Minggu, 10 Juli 2011

Mati suri di taman- Sore

Ada yang aneh di sebuah sudut mataku.
Wanita yang menelanjangi mataku, matanya deras, dan disambar deru air sungai di belakangnya. Ia terpaku di belakang batu..
Wanita bercermin lewat air yang melaluinya..
Air membelainya hangat-hangat dan wanita menjatuhkan lengan-lengannya kepada langit
Ia mengadah kepada Tuhan yang ia anggap ada..
Ia berlindung pada tiupan angin yang menusuknya dalam-dalam

Wanita itu adalah aku, sebuah roman ciptaan Tuhan. Ia membuka dirinya kepada alam dan berharap satu hal mengikatnya lekat-lekat tanpa ia harus membelikannya sebotol perekat.
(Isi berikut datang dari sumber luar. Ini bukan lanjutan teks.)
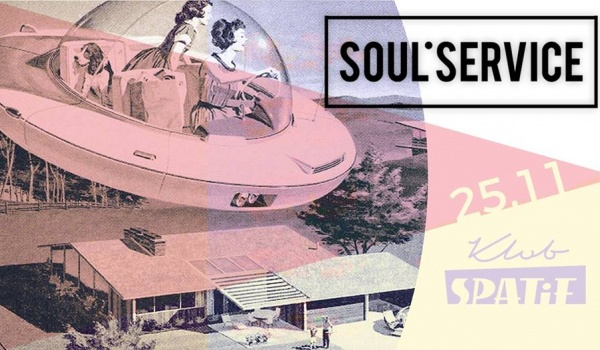 Going. | Soul Service #6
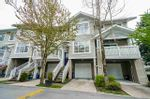 "Main Photo: 159 20033 70 Avenue in Langley: Willoughby Heights Townhouse for sale in ""DENIM II"" : MLS®# R2572045"
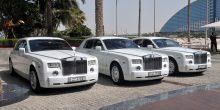 ما هي أكثر السيارات مبيعًا على الإنترنت في الإمارات؟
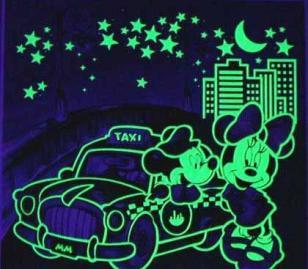 夜光壁纸专用夜光粉图片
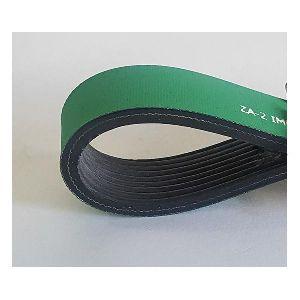 ART NO. (ZA-2 IMP) Flat Transmission Belts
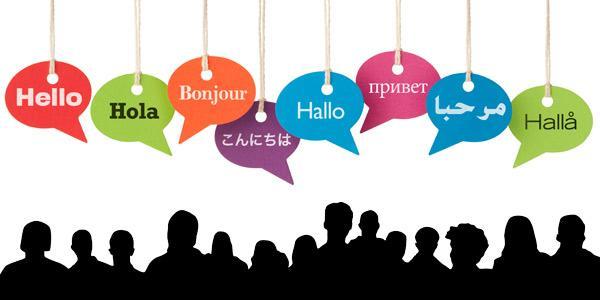 Онлайн переводчик для Интернет-магазина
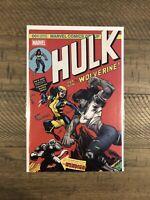 She Hulk #1 Variant 181 Homage NM Wolverine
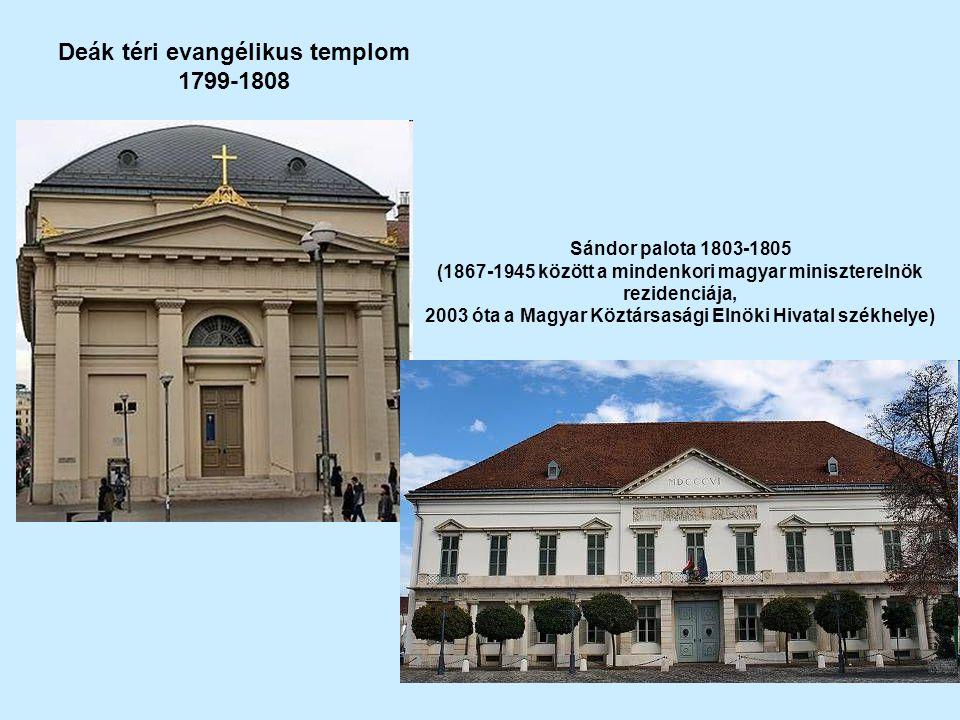 Deák téri evangélikus templom 1799-1808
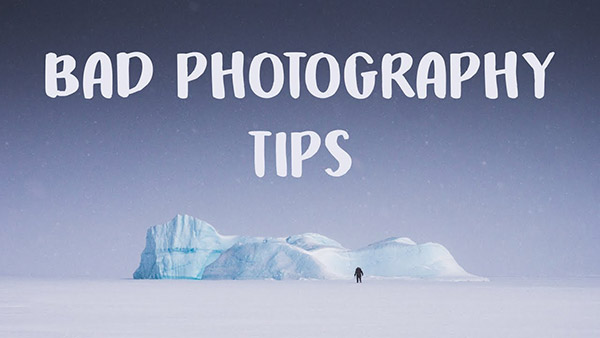 Don't Follow These 9 BAD Photography Tips, According to Photographer James Popsys (VIDEO)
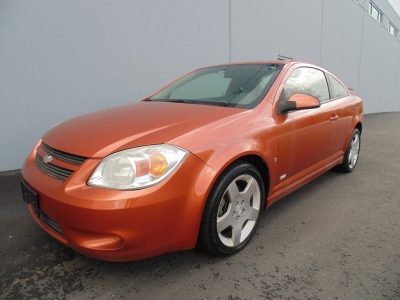 Chevrolet Cobalt ss coupe 2007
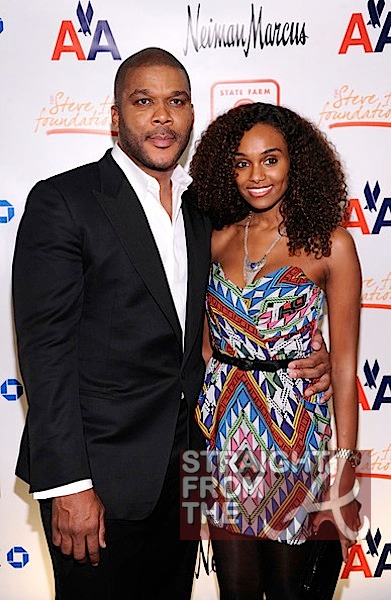 Tyler Perry Talks Marriage Amp Kids Has He Finally Found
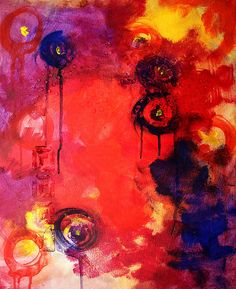 Garden of Good and Evil Abstract Painting by Nancy Merkle; Original Paintings and Fine Art Reproduction Prints and Posters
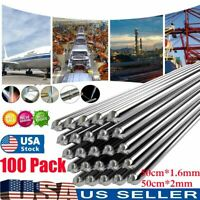 100PCS Aluminum Solution Welding Flux-Cored Rods Wire Brazing Rod 50cm*1.6mm/2mm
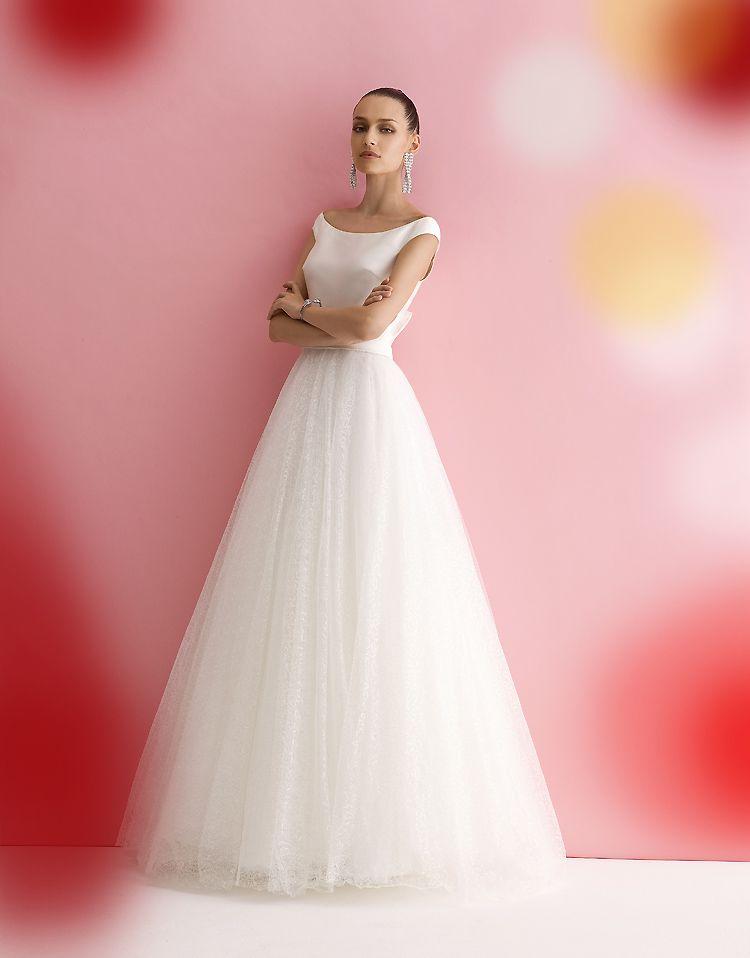 Georgia | Marie Gabriel Couture - Bridal Salon Indianapolis | We\'ve ...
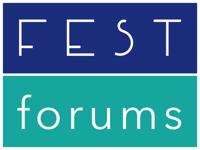 Fest Forums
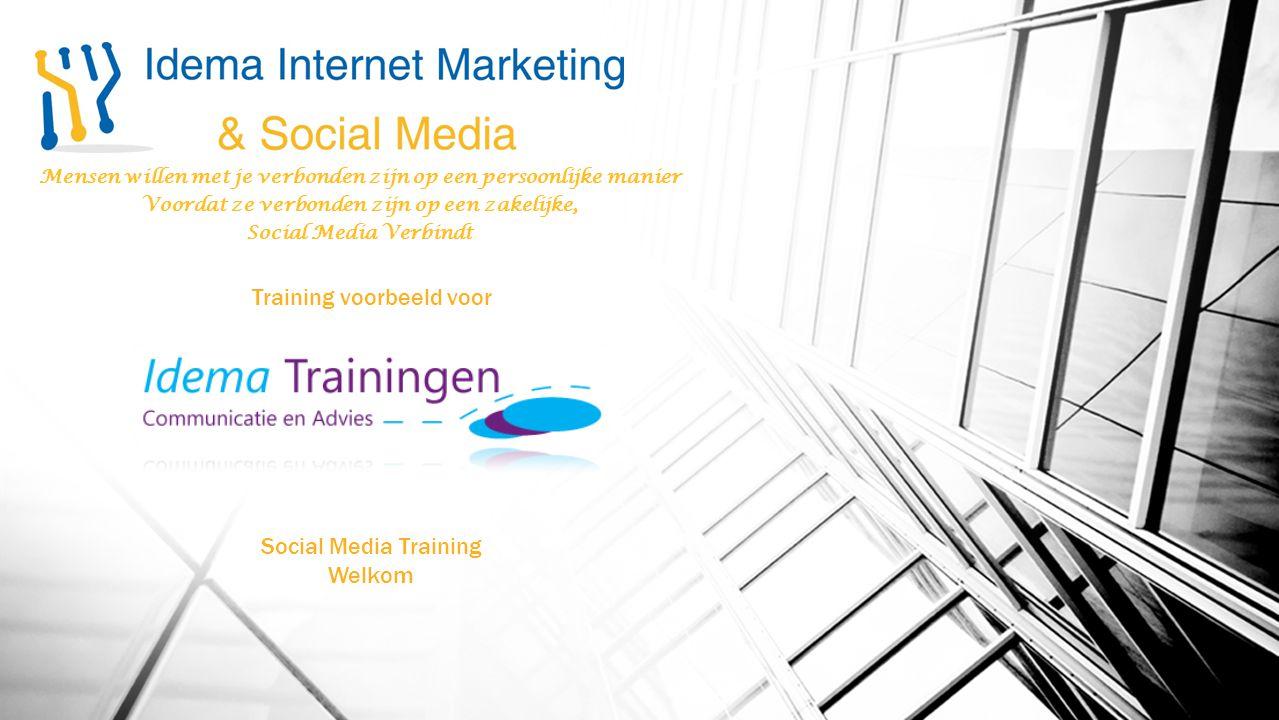 Mensen willen met je verbonden zijn op een persoonlijke manier Voordat ze verbonden zijn op een zakelijke, Social Media Verbindt Training voorbeeld vo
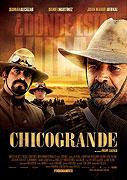 """Chicogrande<span class=""""name-source"""">(festivalový název)</span> (2010)"""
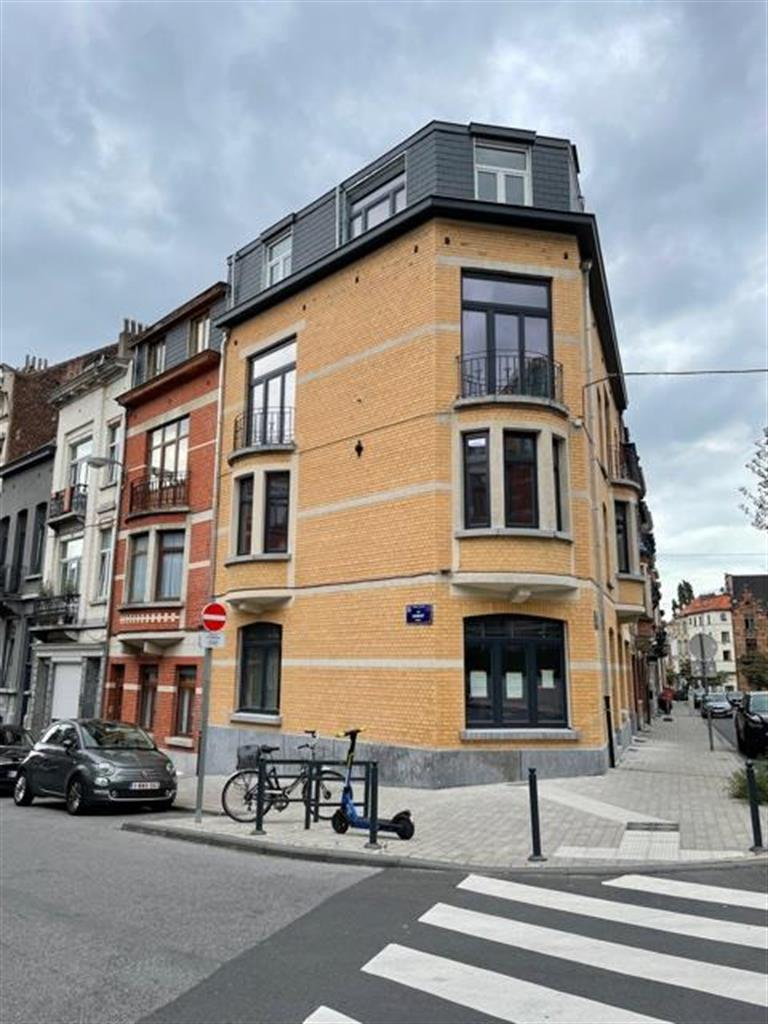 Appartement - Schaerbeek - #4527117-11
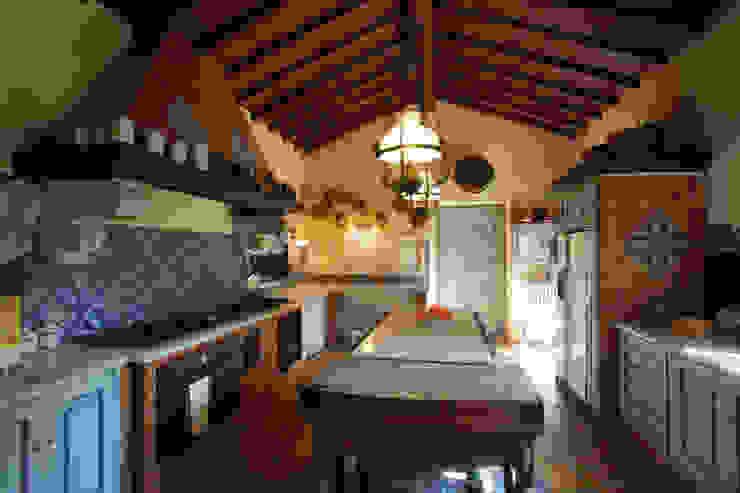 Projekty,  Kuchnia zaprojektowane przez Architetto Giuseppe Prato, Rustykalny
Wanita itu hampir mati dideru kelam pikirannya, ia mendesah penuh harapan. Ia hanya ingin melewati perasaan dan waktu yang samakin hari menyiksanya.. Ia mencari dunia. Ia mati di tengah perjalanan.

“Tolong, ada yang ingin aku bicarakan. Tidakkah engkau berkasihan kepada hidupku yang telah layu. Aku akan menyusul Tuhan kali ini, menyusul mata-mata yang telah melewati kita semua, tolong berikan mauku..”

“Mau apa?”

“Mau cinta, Tuan. Waktuku akan segera habis, matari akan merenggutku dengan sinarnya. Aku akan merinai seiring suara-suara dunia yang meninggi dan menjemputku esok hari. Aku hanya ingin menjadi cinta, bagi siapapun, dan mati tanpa harus merasa bersalah kepada apapun, kemudian dirindukan, dan aku tidak lagi berkesedihan, pasti akan menjadi cerita yg menarik di akhirat, nanti..” ia tersenyum renyah..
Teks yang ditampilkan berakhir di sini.